Let me put the numbers on the table before anything else, because they are worse than most developers I talk to realise.
Veracode's 2025 research found that 45% of AI-generated code introduces known OWASP vulnerabilities. CodeRabbit's analysis showed AI-produced code carries a 2.74x higher vulnerability rate than human-written code.

CVSS 7.0+ vulnerabilities appear 2.5x more often in AI-generated code than in human-written code. By June 2025, AI-generated code was adding more than 10,000 new security findings per month across studied repositories — a 10x jump from December 2024.

Production incidents per pull request increased 23.5% between December 2025 and early 2026.

And yet: 92% of US developers now use AI coding tools daily. Gartner forecasts 60% of new code will be AI-generated by end of 2026. At Google and Microsoft, 30% of new code already is.

We have a situation where almost every developer is using tools that produce vulnerable code at a rate significantly higher than human-written code — and the adoption curve is going straight up while the security metrics are going in the other direction.

This is not a story about individual developers making bad choices. It is a story about systems failing at the architectural level.

The Incident Data Makes This Concrete

The statistics above are bad enough. The real-world incidents make them impossible to dismiss.

CVE-2025-48757 revealed that Lovable had been generating Supabase schemas without Row Level Security, exposing over 170 production applications. Moltbook leaked 1.5 million authentication tokens and 35,000 email addresses because API endpoints returned sensitive data without checking authorisation. The Tea App exposed 72,000 user images and 1.1 million private messages through missing access controls.

Security researchers scanning close to 5,600 vibe-coded applications discovered over 2,000 vulnerabilities and 400+ exposed secrets.

None of these incidents required a sophisticated attacker. They required someone to notice that the access controls were missing entirely. The AI tools generated plausible-looking code that did not implement the security primitives it appeared to implement. The code compiled. The tests passed. The PR got approved. The vulnerability shipped.

The Language Distribution Is Not Uniform

Java had a 72% security failure rate for AI-generated code. Python, C#, and JavaScript ranged from 38–45%. The 2026 update showed limited improvement: security pass rates remain stagnant at 55% industry-wide.

If your team is using AI heavily on Java backend services — authentication, payment processing, data access — you are operating with a failure rate that should concern any security review process. The language historically considered "enterprise safe" is the one where AI assistance is performing worst on security metrics.

41% of AI-generated backend code includes overly broad permission settings, increasing attack surfaces. AI tools frequently generate default admin-level access controls without role restriction.

This is the specific failure pattern that produced the incidents above. Not subtle cryptographic weaknesses. Not advanced injection techniques.
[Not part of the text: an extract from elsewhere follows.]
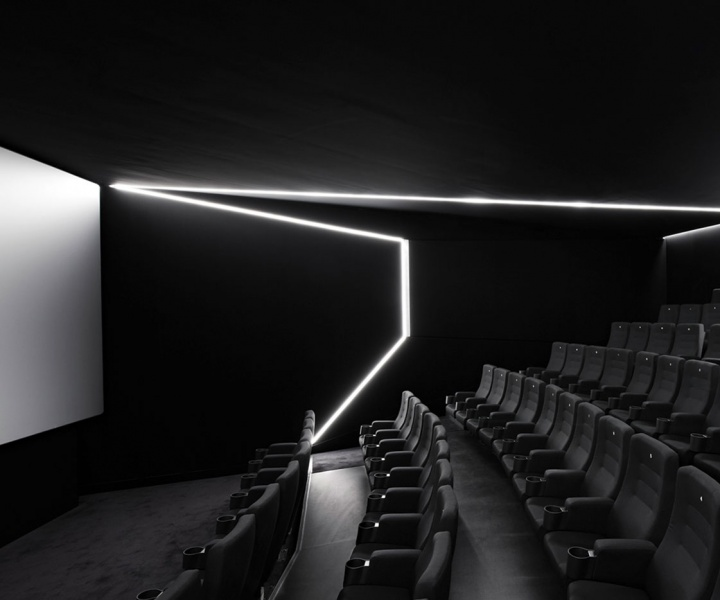 Alexander Fehre's Renovation Of The ''Weltspiegel Cottbus'' Century-old Movie Theatre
Missing access controls on endpoints that should have them. Admin-level permissions where restricted permissions were required. The foundational primitives, absent, in code that otherwise looks entirely reasonable.
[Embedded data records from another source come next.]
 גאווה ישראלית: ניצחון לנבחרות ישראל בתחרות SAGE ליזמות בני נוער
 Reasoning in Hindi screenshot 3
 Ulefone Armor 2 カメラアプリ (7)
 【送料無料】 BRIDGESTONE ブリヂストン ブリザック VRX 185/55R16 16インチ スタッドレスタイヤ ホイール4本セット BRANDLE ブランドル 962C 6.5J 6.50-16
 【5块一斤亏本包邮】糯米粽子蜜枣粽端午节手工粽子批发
What Actually Helps — And What Doesn't

What doesn't work:

Adding a line to your engineering culture doc that says "review AI-generated code carefully." Code review is optimised to catch logical errors, not to audit threat models. Reviewers read for correctness in the expected case. The security failures live in the unexpected cases the reviewer is not actively imagining.

What the research shows actually works:

** 1. Automated SAST on AI-generated code before it reaches review**

Scan all AI-generated code with SAST and SCA tools before it reaches a pull request. Not after. Before. The review process assumes the code is basically safe and checks for correctness. The SAST scan assumes the code might be dangerous and checks for known vulnerability patterns. Both are necessary. Currently most teams have one.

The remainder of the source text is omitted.